Brief: Repeat word for word the part of the Book of Job article that begins at "Why the Book" and stops after "Used under licence.".

Document excerpt:
[Start]
Why the Book of Job Does Not Answer The Question “Why Do Bad Things Happen To Good People”: Job 1:1, 2:1-10 (Part 1 of 4)

Image credit: German Vizulis/Shutterstock. Used under licence.

Quite a few years ago now, I saw a television interview in which the Australian media personality Andrew Denton was speaking with the renowned naturalist and documentary maker, Sir David Attenborough.  Denton asked Attenborough whether or not his experiences as a naturalist had caused him to have a sense of “God’s pattern” in the world, to which Attenborough replied, in part:

…think of a parasitic worm that lives only in the eyeballs of human beings, boring its way through them, in West Africa, for example, where it’s common, turning people blind. So if you say, “I believe that God designed and created and brought into existence every single species that exists,” then you’ve also got to say, “Well, he, at some stage, decided to bring into existence a worm that’s going to turn people blind.” Now, I find that very difficult to reconcile with notions about a merciful God. And I certainly find it difficult to believe that a God — superhuman, supreme power — would actually do that.
[End]
Material provided:
[Start]
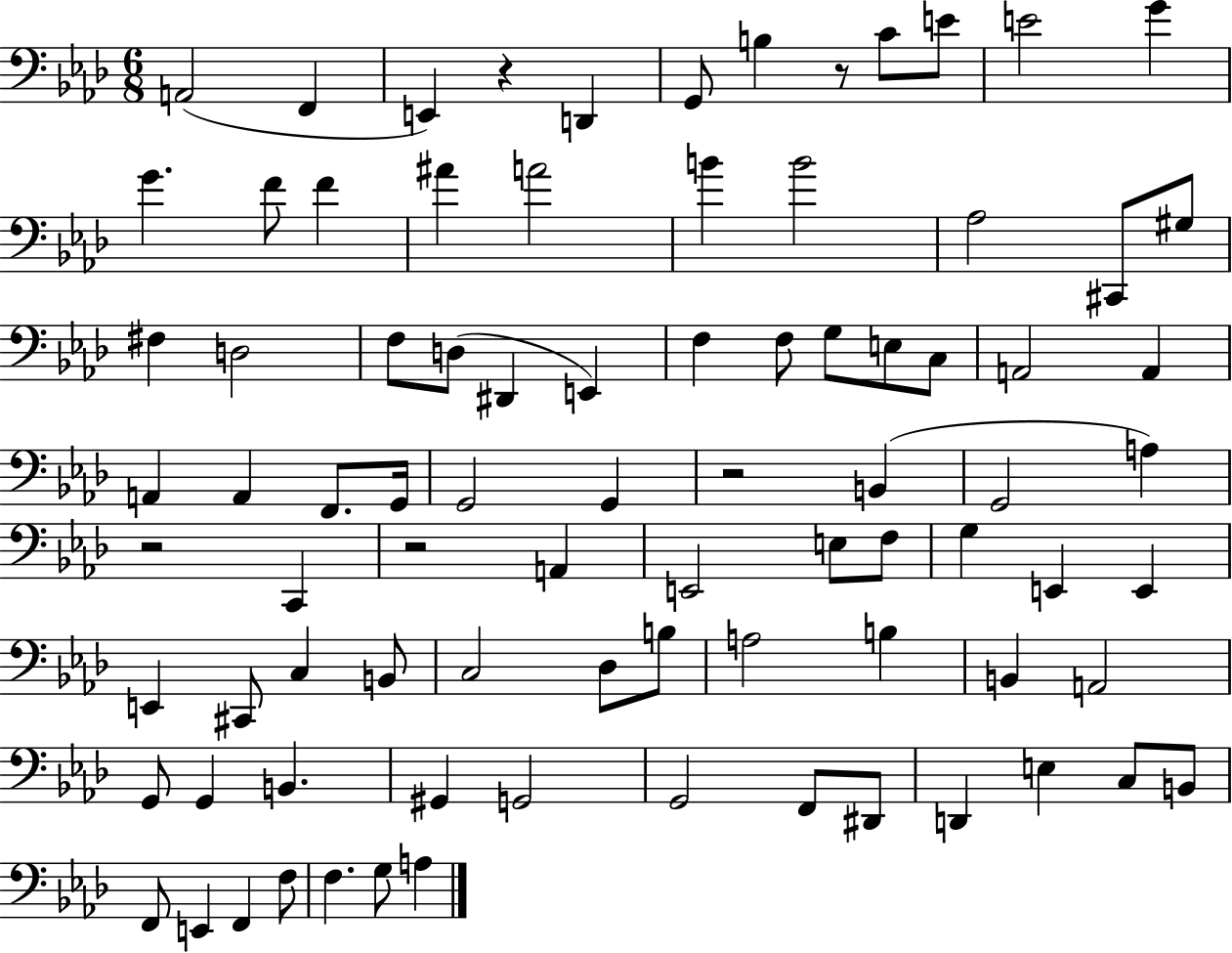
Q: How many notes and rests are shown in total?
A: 85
[End]
Result below:
Why the Book of Job Does Not Answer The Question “Why Do Bad Things Happen To Good People”: Job 1:1, 2:1-10 (Part 1 of 4)

Image credit: German Vizulis/Shutterstock. Used under licence.